My daughter is constantly on the move and getting into everything in sight, so putting her in baby prison is not an option. However, for the sake of my own sanity, I need a way to keep her reasonably contained and entertained.
I thought this was a tall order until I discovered the magic of baby gates. This is officially my public service announcement: baby gates provide safety and serve as a great next-level playpen for toddlers! Here’s why.
1. Encourages Helping
We do not have an open concept floor plan at our house. Instead, our formal living room, dining room, and two bedrooms are in the front half of the house, while the kitchen, laundry room, great room and staircase to the second level are in the back half.
We strategically placed our first-floor baby gate in the threshold between the front and back halves. Originally, we did this so our daughter couldn’t run out of sight at any given time. While the gate still serves its intended purpose, it also keeps her contained to specific parts of the house. She can stay close to me while I go about my day, and it gives her an opportunity to express herself when she wants to pitch in.
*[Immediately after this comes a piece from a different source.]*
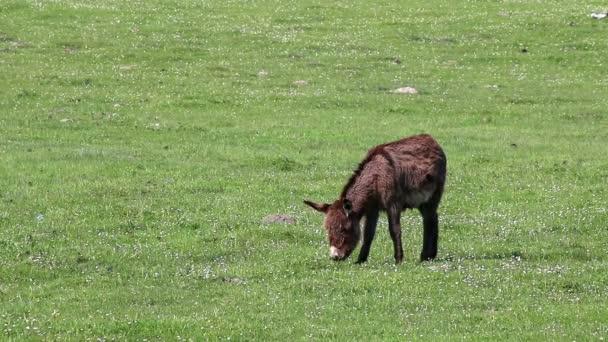 donkey on pasture spring season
Studies show toddlers have a universal desire to help with tasks and household chores. By reducing the territory, she has to roam, she can stay focused on a specific task in front of her, rather than getting distracted and running off to the next thing.
Recently, we were in the front room listening to music when the mail was delivered through our old-fashioned mail slot. She quickly went to work picking up each piece of mail and handing it to me. She got great satisfaction from helping, and I didn’t have to bend over and pick yet another thing up off the floor. This system worked well for both of us.
2. Provides Choice
I’m sold on the benefits of offering toddlers choices to support social and emotional development and to provide positive guidance.
While baby gates enforce a strict boundary, I often take the opportunity to let my daughter decide where and what she’d like to do next. “Do you want to read books in the living room or play with your doll in the playroom?” Since most things in her world are outside of her control, letting her choose the location and activity during playtime finally gives her the sense of control she craves.
3. Enables Free Reign Your Toddler Craves
Toddlers’ emotional, social, and physical development depends on their ability to experience the world on a firsthand basis. They need to touch, smell, examine and compare objects and encounters in order to make sense of what is going on around them.
Unfortunately, when it comes to letting my child have more independence, I’ve experienced anxiety. What if she gets into trouble? What if she gets hurt? My paranoid instinct is to shelter and protect her from all dangers. However, I know it will benefit her in the long-term if I just let her live (with extreme supervision of course).
Fortunately, strategically placed baby gates provide ample space for baby to explore with appropriate boundaries, so they can learn while mom and dad also have peace of mind. Giving her space, and relinquishing control myself, pleases my daughter and fosters her independence all at the same time.
If you’re looking for ways to safely encourage your toddler to help others, make decisions, and explore their world, use a baby gate. Toddlerhood is a hectic, unpredictable stage, but controlled chaos can be achieved with tools at their disposal. Happy toddler wrangling!